In most of the models we have analysed so far we have concentrated on unique steady states and unique convergent paths towards the steady state. In both the deterministic models with perfect foresight, such as the ones in the chapters on economic growth, and the stochastic models with rational expectations, such as the ones in the chapters on aggregate fluctuations, we have focused on the so called fundamental solutions, which, with few exceptions, such as in the Samuelson and Diamond overlapping generations models, or the Calvo public debt model, were unique and characterized by the saddle point property.

In this chapter we shall focus on solutions other than the fundamental solution, and we shall delve deeper into models in which there are multiple equilibria.

We start with the analysis of bubbles in linear first order rational expectations models, and then move on to non-linear dynamic models with multiple equilibria and sunspots.

Bubbles refer to non fundamental solutions in rational expectations models, and can even arise in linear models with a unique equilibrium based on fundamentals. In models characterized by the saddle point property, bubbles result in explosive solutions, and can in many cases be ruled out by appropriate transversality conditions. In inherently unstable models, that are not characterized by the saddle point property, there are multiple adjustments paths. In such models bubbles are not explosive and can thus be stabilizing.

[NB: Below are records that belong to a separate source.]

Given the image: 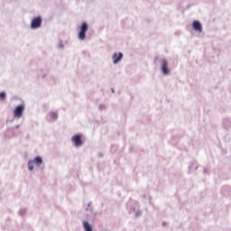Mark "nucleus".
Segmentation results:
<instances>
[{"instance_id":"obj_5","label":"nucleus","mask_w":231,"mask_h":231,"mask_svg":"<svg viewBox=\"0 0 231 231\" xmlns=\"http://www.w3.org/2000/svg\"><path fill=\"white\" fill-rule=\"evenodd\" d=\"M72 142L76 147H80L82 145V135L76 134L72 136Z\"/></svg>"},{"instance_id":"obj_2","label":"nucleus","mask_w":231,"mask_h":231,"mask_svg":"<svg viewBox=\"0 0 231 231\" xmlns=\"http://www.w3.org/2000/svg\"><path fill=\"white\" fill-rule=\"evenodd\" d=\"M41 24H42V18H41V16H38L32 19L31 27L32 28V30H37V28H41Z\"/></svg>"},{"instance_id":"obj_11","label":"nucleus","mask_w":231,"mask_h":231,"mask_svg":"<svg viewBox=\"0 0 231 231\" xmlns=\"http://www.w3.org/2000/svg\"><path fill=\"white\" fill-rule=\"evenodd\" d=\"M51 118L52 120H57V118H59V116L57 115V113L51 112Z\"/></svg>"},{"instance_id":"obj_9","label":"nucleus","mask_w":231,"mask_h":231,"mask_svg":"<svg viewBox=\"0 0 231 231\" xmlns=\"http://www.w3.org/2000/svg\"><path fill=\"white\" fill-rule=\"evenodd\" d=\"M32 162H34L35 165L42 164V158L41 156H37Z\"/></svg>"},{"instance_id":"obj_3","label":"nucleus","mask_w":231,"mask_h":231,"mask_svg":"<svg viewBox=\"0 0 231 231\" xmlns=\"http://www.w3.org/2000/svg\"><path fill=\"white\" fill-rule=\"evenodd\" d=\"M23 113H24V105L16 106L14 110V118H21L23 116Z\"/></svg>"},{"instance_id":"obj_12","label":"nucleus","mask_w":231,"mask_h":231,"mask_svg":"<svg viewBox=\"0 0 231 231\" xmlns=\"http://www.w3.org/2000/svg\"><path fill=\"white\" fill-rule=\"evenodd\" d=\"M5 98H6V93L1 92L0 93V100H5Z\"/></svg>"},{"instance_id":"obj_4","label":"nucleus","mask_w":231,"mask_h":231,"mask_svg":"<svg viewBox=\"0 0 231 231\" xmlns=\"http://www.w3.org/2000/svg\"><path fill=\"white\" fill-rule=\"evenodd\" d=\"M169 62H167V60H162V71L163 75H169L171 73V69L168 68Z\"/></svg>"},{"instance_id":"obj_10","label":"nucleus","mask_w":231,"mask_h":231,"mask_svg":"<svg viewBox=\"0 0 231 231\" xmlns=\"http://www.w3.org/2000/svg\"><path fill=\"white\" fill-rule=\"evenodd\" d=\"M33 165H35V162L33 161H30L28 162V169H29V171H33Z\"/></svg>"},{"instance_id":"obj_1","label":"nucleus","mask_w":231,"mask_h":231,"mask_svg":"<svg viewBox=\"0 0 231 231\" xmlns=\"http://www.w3.org/2000/svg\"><path fill=\"white\" fill-rule=\"evenodd\" d=\"M88 23H83L80 26V31L79 33V39L80 41H84L86 39V32H88Z\"/></svg>"},{"instance_id":"obj_7","label":"nucleus","mask_w":231,"mask_h":231,"mask_svg":"<svg viewBox=\"0 0 231 231\" xmlns=\"http://www.w3.org/2000/svg\"><path fill=\"white\" fill-rule=\"evenodd\" d=\"M124 58V54L122 52H115L113 55V60L114 64H118L120 62V60Z\"/></svg>"},{"instance_id":"obj_6","label":"nucleus","mask_w":231,"mask_h":231,"mask_svg":"<svg viewBox=\"0 0 231 231\" xmlns=\"http://www.w3.org/2000/svg\"><path fill=\"white\" fill-rule=\"evenodd\" d=\"M192 27L195 32H199V33L203 32V27L201 26V23H199V21H194L192 23Z\"/></svg>"},{"instance_id":"obj_8","label":"nucleus","mask_w":231,"mask_h":231,"mask_svg":"<svg viewBox=\"0 0 231 231\" xmlns=\"http://www.w3.org/2000/svg\"><path fill=\"white\" fill-rule=\"evenodd\" d=\"M83 228L85 231H93V227L89 225V222L83 221Z\"/></svg>"}]
</instances>
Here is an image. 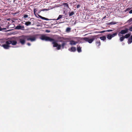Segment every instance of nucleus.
Masks as SVG:
<instances>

Compared to the properties of models with a unique steady state, non-linear dynamic models possessing multiple equilibria provide a different account of the growth process, the propagation mechanism of business cycles and the monetary transmission mechanism. Closely related to multiple equilibria in such models is the concept of a sunspot equilibria, developed by Shell [1977] and Cass and Shell [1983]. This refers to equilibriia influenced by extrinsic belief shocks in a general equilibrium setting. Sunspot equilibria can be constructed by randomizing over multiple equilibria, and require deviations from the Arrow Debreu structure of complete markets, such as those occurring in overlapping generations models or models with externalities, informational asymmetries, increasing returns to scale and money.

In the remainder of this chapter we provide a number of examples of models with bubbles, multiple equilibria and sunspots, focusing on models of financial and money markets.